[Saved data entries]
%%

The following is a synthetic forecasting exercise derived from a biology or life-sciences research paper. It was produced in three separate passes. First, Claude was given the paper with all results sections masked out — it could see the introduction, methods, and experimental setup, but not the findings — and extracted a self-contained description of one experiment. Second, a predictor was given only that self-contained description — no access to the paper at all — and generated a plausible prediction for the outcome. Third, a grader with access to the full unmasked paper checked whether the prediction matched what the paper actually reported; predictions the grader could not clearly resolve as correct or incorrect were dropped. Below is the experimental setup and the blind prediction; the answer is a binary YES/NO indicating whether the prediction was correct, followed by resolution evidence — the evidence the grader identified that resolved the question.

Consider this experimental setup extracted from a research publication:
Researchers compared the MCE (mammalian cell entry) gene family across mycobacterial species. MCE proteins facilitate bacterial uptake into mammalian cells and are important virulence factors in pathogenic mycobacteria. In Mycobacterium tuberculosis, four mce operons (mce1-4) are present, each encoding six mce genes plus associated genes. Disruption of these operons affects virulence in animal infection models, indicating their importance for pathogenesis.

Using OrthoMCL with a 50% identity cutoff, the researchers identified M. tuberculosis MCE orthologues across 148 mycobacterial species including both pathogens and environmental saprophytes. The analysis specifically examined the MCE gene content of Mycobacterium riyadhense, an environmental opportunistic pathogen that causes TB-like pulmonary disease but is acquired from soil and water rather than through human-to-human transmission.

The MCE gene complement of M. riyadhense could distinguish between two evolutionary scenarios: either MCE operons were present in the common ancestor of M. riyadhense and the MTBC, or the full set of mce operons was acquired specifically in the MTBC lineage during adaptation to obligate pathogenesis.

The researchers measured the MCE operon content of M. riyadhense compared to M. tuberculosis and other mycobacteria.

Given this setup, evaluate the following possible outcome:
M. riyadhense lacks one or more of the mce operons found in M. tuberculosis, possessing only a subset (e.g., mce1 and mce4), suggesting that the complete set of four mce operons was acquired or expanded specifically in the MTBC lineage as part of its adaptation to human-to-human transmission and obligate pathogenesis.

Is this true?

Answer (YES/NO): NO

%%

[Exercise details]:
All of the data above should be set down word for word.

[Response]:
The following is a synthetic forecasting exercise derived from a biology or life-sciences research paper. It was produced in three separate passes. First, Claude was given the paper with all results sections masked out — it could see the introduction, methods, and experimental setup, but not the findings — and extracted a self-contained description of one experiment. Second, a predictor was given only that self-contained description — no access to the paper at all — and generated a plausible prediction for the outcome. Third, a grader with access to the full unmasked paper checked whether the prediction matched what the paper actually reported; predictions the grader could not clearly resolve as correct or incorrect were dropped. Below is the experimental setup and the blind prediction; the answer is a binary YES/NO indicating whether the prediction was correct, followed by resolution evidence — the evidence the grader identified that resolved the question.

Consider this experimental setup extracted from a research publication:
Researchers compared the MCE (mammalian cell entry) gene family across mycobacterial species. MCE proteins facilitate bacterial uptake into mammalian cells and are important virulence factors in pathogenic mycobacteria. In Mycobacterium tuberculosis, four mce operons (mce1-4) are present, each encoding six mce genes plus associated genes. Disruption of these operons affects virulence in animal infection models, indicating their importance for pathogenesis.

Using OrthoMCL with a 50% identity cutoff, the researchers identified M. tuberculosis MCE orthologues across 148 mycobacterial species including both pathogens and environmental saprophytes. The analysis specifically examined the MCE gene content of Mycobacterium riyadhense, an environmental opportunistic pathogen that causes TB-like pulmonary disease but is acquired from soil and water rather than through human-to-human transmission.

The MCE gene complement of M. riyadhense could distinguish between two evolutionary scenarios: either MCE operons were present in the common ancestor of M. riyadhense and the MTBC, or the full set of mce operons was acquired specifically in the MTBC lineage during adaptation to obligate pathogenesis.

The researchers measured the MCE operon content of M. riyadhense compared to M. tuberculosis and other mycobacteria.

Given this setup, evaluate the following possible outcome:
M. riyadhense lacks one or more of the mce operons found in M. tuberculosis, possessing only a subset (e.g., mce1 and mce4), suggesting that the complete set of four mce operons was acquired or expanded specifically in the MTBC lineage as part of its adaptation to human-to-human transmission and obligate pathogenesis.

Is this true?

Answer (YES/NO): NO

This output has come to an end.